» DESCRIPTION OF THE TASK: Exactly the lines from the one containing "genus: Penelope" through the final line of the data are to be written out again, with nothing added.

____________

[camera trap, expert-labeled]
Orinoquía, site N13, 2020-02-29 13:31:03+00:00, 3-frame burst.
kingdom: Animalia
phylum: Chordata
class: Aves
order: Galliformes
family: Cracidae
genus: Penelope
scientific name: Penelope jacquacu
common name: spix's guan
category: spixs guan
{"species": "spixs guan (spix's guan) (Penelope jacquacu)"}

____________

» TASK SOLUTION:
genus: Penelope
scientific name: Penelope jacquacu
common name: spix's guan
category: spixs guan
{"species": "spixs guan (spix's guan) (Penelope jacquacu)"}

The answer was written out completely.